“Animais Noturnos”- “Nocturnal Animals”,
Estados Unidos, 2016
Direção: Tom Ford
A abertura é chocante. Exóticas mulheres gordas
rebolam nuas em câmara lenta, num palco com cortinas vermelhas. Rostos de
deboche, bandeirinhas americanas e fogos de artifício nas mãos. Elas são como
que líderes de torcida de um jogo bizarro.
Depois, numa galeria de arte, convidados bebem
e conversam, enquanto as gordas, deitadas em plataformas brancas, continuam seu
show.
Susan, a dona da galeria (Amy Adams), bela e
fria, volta para sua casa contemporânea no alto da colina de Los Angeles,
cercada de obras que expõem. Vemos Damien Hirst, Robert Motherwell, artistas de
primeira linha que, como as gordas, também ironizam a cultura americana. Jeff
Koons trona no jardim da casa com seu cachorrinho gigante prateado.
Ela tem um olhar vazio, triste,
desencantado.
Um pacote a espera. Ela tenta abrir e corta o
dedo. Sangue. É o livro do ex-marido, dedicado a ela:
“Você me inspirou. Queria que fosse a primeira
a ler. Edward”.
Ficamos sabendo em “flashbacks” que não se veem
há mais de 15 anos. E que foi Susan quem rompeu o casamento, acusando-o de ser
muito sensível e romântico. O que a encantara no começo do romance, foi depois o
motivo para desprezá-lo. Ela desiste de ser artista plástica para casar-se com
um rico bonitão e tornar-se dona de uma galeria de arte.
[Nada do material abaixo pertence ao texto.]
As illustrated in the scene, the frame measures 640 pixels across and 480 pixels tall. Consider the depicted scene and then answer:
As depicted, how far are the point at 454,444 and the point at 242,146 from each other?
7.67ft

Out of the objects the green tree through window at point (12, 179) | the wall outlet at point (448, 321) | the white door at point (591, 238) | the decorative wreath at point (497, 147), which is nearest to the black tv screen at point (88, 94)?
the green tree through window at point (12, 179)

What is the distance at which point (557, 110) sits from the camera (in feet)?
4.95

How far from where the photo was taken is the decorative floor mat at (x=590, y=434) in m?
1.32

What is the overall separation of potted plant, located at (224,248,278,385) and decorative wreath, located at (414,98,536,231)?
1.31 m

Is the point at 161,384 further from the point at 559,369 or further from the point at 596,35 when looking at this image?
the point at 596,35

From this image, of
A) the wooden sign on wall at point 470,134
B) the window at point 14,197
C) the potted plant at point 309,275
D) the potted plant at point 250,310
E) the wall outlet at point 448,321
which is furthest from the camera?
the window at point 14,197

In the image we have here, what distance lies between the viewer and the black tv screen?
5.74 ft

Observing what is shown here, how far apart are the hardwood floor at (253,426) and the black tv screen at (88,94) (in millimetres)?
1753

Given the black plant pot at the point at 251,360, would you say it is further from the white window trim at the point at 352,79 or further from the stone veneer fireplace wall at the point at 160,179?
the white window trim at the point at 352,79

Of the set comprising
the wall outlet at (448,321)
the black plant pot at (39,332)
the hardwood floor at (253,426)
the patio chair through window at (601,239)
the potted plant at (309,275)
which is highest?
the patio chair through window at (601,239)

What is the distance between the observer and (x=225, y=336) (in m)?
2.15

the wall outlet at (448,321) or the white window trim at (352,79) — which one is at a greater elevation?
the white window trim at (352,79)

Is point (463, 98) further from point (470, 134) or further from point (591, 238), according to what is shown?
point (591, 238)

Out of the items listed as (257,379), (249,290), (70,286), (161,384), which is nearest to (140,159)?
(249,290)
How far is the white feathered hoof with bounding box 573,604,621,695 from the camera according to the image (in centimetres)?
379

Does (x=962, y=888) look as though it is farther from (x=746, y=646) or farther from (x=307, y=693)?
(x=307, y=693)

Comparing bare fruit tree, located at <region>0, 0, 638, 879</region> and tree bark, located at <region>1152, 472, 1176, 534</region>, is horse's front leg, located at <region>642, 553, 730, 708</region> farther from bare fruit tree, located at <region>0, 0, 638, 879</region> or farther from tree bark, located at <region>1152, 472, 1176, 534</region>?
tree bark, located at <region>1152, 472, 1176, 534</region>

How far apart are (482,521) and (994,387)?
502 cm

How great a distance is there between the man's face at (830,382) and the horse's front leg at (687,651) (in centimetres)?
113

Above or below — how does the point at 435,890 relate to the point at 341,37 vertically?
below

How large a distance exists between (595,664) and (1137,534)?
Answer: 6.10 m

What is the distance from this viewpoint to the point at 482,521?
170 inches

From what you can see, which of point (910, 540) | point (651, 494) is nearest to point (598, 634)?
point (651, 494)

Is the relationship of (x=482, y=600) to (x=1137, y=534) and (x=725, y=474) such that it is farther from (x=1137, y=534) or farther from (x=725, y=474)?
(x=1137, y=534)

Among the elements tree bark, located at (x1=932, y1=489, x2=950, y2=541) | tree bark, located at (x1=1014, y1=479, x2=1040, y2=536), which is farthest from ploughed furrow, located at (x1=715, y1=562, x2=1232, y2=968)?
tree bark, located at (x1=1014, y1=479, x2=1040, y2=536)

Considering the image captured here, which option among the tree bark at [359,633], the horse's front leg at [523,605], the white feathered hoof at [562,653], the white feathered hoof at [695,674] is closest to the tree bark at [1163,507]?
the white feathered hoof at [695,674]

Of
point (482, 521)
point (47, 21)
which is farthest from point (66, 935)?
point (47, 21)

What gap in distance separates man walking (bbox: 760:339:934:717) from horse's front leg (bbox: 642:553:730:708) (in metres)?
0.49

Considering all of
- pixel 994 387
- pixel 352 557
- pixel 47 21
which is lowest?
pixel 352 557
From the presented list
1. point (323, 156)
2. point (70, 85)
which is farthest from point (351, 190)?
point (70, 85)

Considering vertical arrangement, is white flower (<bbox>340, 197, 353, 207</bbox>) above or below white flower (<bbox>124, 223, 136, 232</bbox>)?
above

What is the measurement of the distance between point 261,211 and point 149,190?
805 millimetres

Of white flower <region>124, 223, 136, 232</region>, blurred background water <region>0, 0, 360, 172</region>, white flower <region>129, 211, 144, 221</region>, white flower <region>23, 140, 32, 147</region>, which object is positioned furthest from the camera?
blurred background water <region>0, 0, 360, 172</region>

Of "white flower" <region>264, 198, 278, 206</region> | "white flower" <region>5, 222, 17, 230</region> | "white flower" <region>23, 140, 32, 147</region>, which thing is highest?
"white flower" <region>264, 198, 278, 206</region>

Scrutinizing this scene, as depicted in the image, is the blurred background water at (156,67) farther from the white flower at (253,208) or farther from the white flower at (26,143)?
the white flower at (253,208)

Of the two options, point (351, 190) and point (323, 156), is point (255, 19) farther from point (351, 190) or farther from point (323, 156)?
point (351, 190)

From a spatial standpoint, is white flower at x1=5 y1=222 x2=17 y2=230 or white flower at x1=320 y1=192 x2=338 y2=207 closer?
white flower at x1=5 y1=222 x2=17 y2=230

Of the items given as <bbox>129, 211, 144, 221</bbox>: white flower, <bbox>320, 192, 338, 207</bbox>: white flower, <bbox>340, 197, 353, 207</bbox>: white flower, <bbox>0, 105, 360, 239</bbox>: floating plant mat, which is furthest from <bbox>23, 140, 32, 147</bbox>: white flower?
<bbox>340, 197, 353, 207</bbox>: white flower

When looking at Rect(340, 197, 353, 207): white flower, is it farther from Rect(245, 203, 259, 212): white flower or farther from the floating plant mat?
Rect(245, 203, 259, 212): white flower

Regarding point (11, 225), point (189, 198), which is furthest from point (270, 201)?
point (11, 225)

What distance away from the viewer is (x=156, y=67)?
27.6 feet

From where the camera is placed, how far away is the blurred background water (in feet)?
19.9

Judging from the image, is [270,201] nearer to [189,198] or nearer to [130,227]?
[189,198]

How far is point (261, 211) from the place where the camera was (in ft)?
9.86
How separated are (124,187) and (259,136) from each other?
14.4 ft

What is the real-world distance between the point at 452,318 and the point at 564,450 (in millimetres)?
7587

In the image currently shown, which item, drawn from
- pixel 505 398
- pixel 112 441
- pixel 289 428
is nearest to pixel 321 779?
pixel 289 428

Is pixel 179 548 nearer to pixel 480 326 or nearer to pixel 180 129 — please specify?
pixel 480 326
Mas, assim como as finanças do casal, o
casamento atual não vai bem. Susan pergunta ao marido (Armie Hammer):
“- Por que você não foi na galeria ontem? E por
que não dormiu em casa?”
Desculpas esfarrapadas. Distância entre eles.
Ele diz que precisa ir a Nova York a trabalho. Quem acredita?
Num jantar naquela noite, o homem ao lado dela
a felicita pelo vernissage:
“- Um lixo total...” responde ela.
“- Querida, você é um grande sucesso. Talvez um
pouco insegura. O mundo da arte é absurdo. Mas menos doloroso que o mundo de
verdade”.
E, à noite, insone e sozinha, Susan abre o
livro e começa a ler a história de Tony (Jake Gyllenhall). O título faz com que
ela se lembre de como Edward (também Jake Gyllenhall) a chamava por causa da
insônia: “Animais Noturnos”.
A partir desse momento vamos ver três
narrativas encenadas: a história do livro, a vida atual de Susan e o passado,
quando casou com Edward. Culpa, arrependimento e vingança são temas em
comum.
Assim como todos nós, Susan vai imaginando as
personagens do livro e fazendo paralelos com as pessoas de sua vida.
Na história do livro, Tony passa por uma
experiência terrível que envolve sua família e uma gangue liderada por um
bonitão cruel (Aaron Taylor-Johnson). Um detetive (Michael Shannon) vai ajudar Tony numa
vingança.
Na vida real, Susan aprende que o tempo é
inflexível e que o passado não pode ser refeito.
Tom Ford, que dirigiu seu primeiro longa em
2009, o elogiado “Direito de Amar - A Single Man”, produziu, dirigiu e escreveu
o roteiro de “Animais Noturnos”, adaptado de um livro de 1993, escrito por
Austin Wright, “Tony e Susan”.
Nesse seu segundo longa, o mundo dos muito
ricos de Los Angeles e o mundo marginal e cruel do Texas são vistos por uma
óptica estética e irônica. São cenários naturais para Tom Ford. Ele nasceu no
Texas e Los Angeles é uma cidade da moda, da arte e do cinema, que ele conhece
tão bem.
E seus personagens são tratados com rigor.
Sempre atraentes, ninguém escapa. Vivos ou mortos, recebem o que merecem mas
sempre com um visual impecável.
Muito bom. Ganhou o Grande Prêmio do Júri no Festival de Veneza 2016.